== Assignment ==
An exact copy of all the data below is needed, without its pictures.

(Available records Opens)

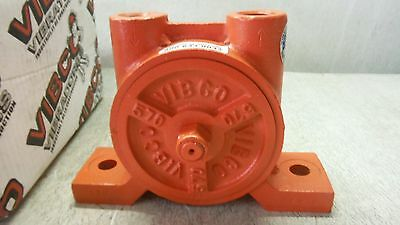 Vibco Bvs-570 Turbine Vibrator, New Old Stock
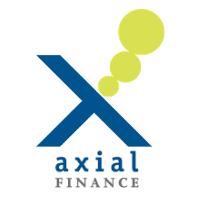 logo page partenaires axial finance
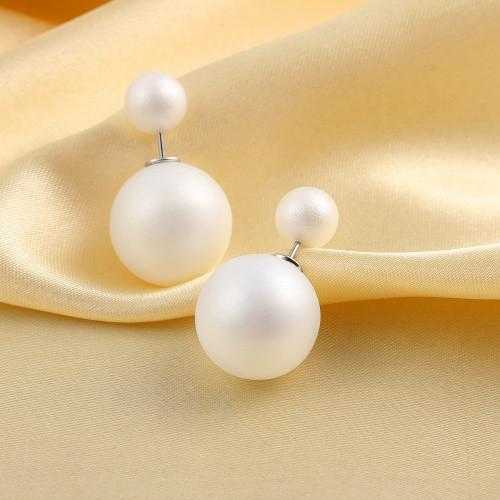 Brinco Double Side Pearl Earrings-Stud Earrings-Kirijewels.com-matt white-Kirijewels.com
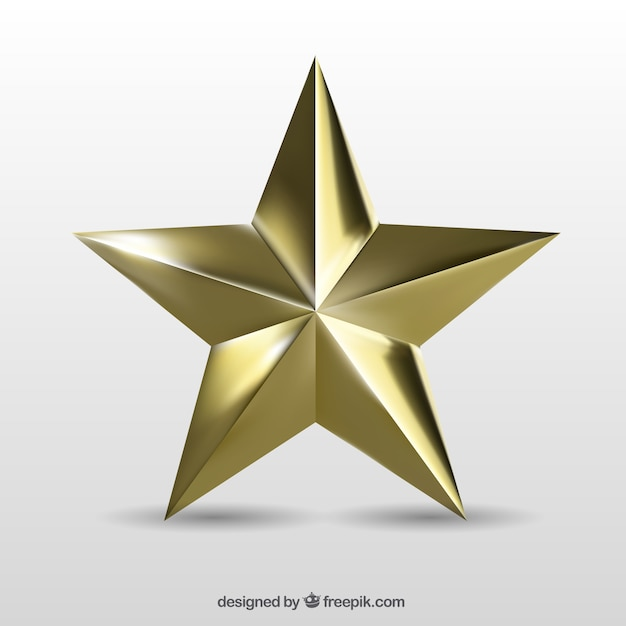gold star vector free download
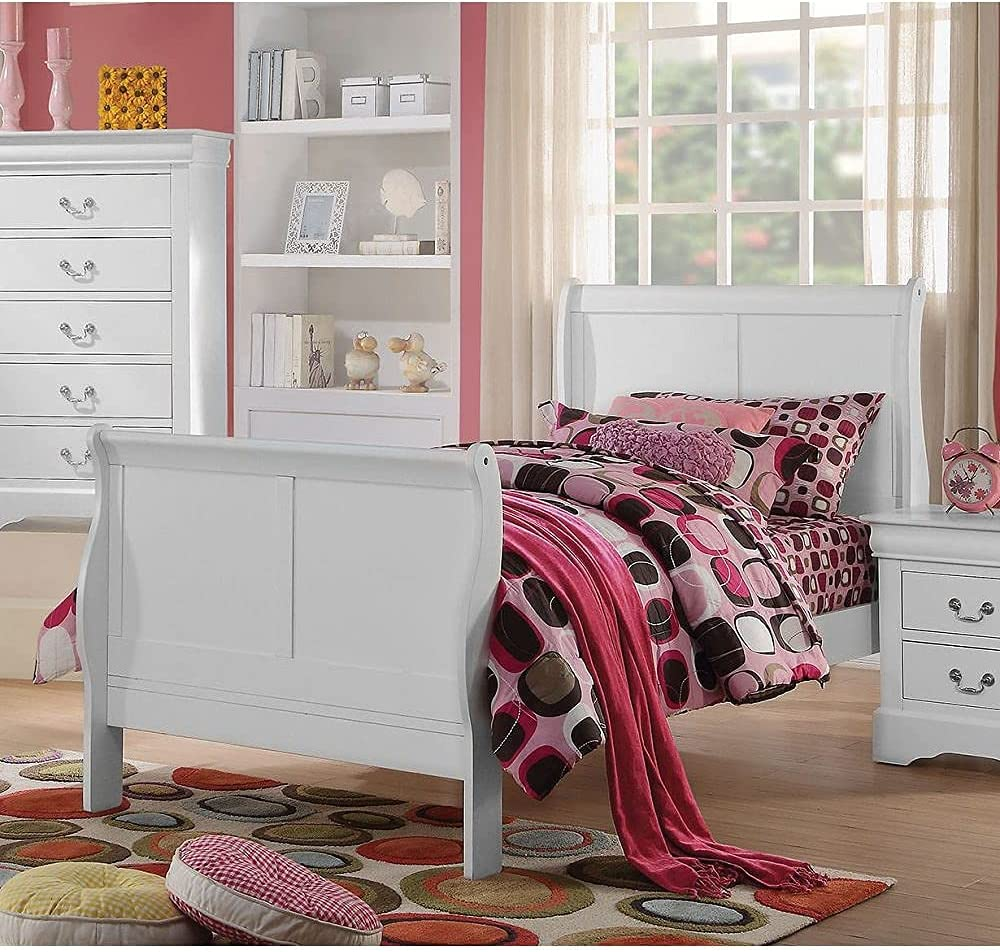 Ecueze Louis Philippe III Cheap mail order shopping Wooden Full Bed with headb Ranking TOP4 White, in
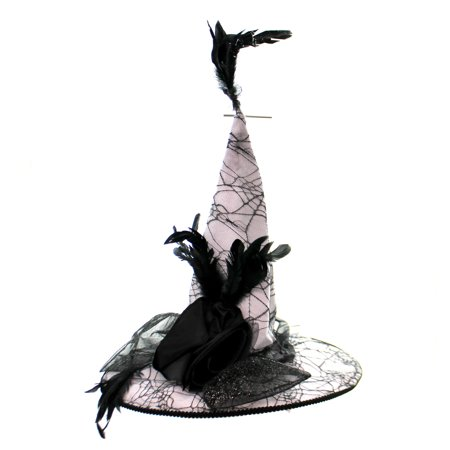 Halloween SPIDER WEB WITCHES HAT Fabric Felt Rosette Bow W/ Feathers
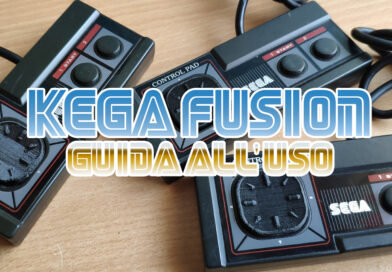 Featured Kega Fusion Guida
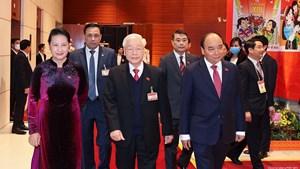 Đại hội đại biểu toàn quốc lần thứ XIII của Đảng: 'Đoàn kết - Dân chủ - Kỷ cương - Sáng tạo - Phát triển'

(Available records Closes)

== Answer to this task ==
 Vibco Bvs-570 Turbine Vibrator, New Old Stock
 logo page partenaires axial finance
 Brinco Double Side Pearl Earrings-Stud Earrings-Kirijewels.com-matt white-Kirijewels.com
gold star vector free download
 Ecueze Louis Philippe III Cheap mail order shopping Wooden Full Bed with headb Ranking TOP4 White, in
 Halloween SPIDER WEB WITCHES HAT Fabric Felt Rosette Bow W/ Feathers
 Featured Kega Fusion Guida
 Đại hội đại biểu toàn quốc lần thứ XIII của Đảng: 'Đoàn kết - Dân chủ - Kỷ cương - Sáng tạo - Phát triển'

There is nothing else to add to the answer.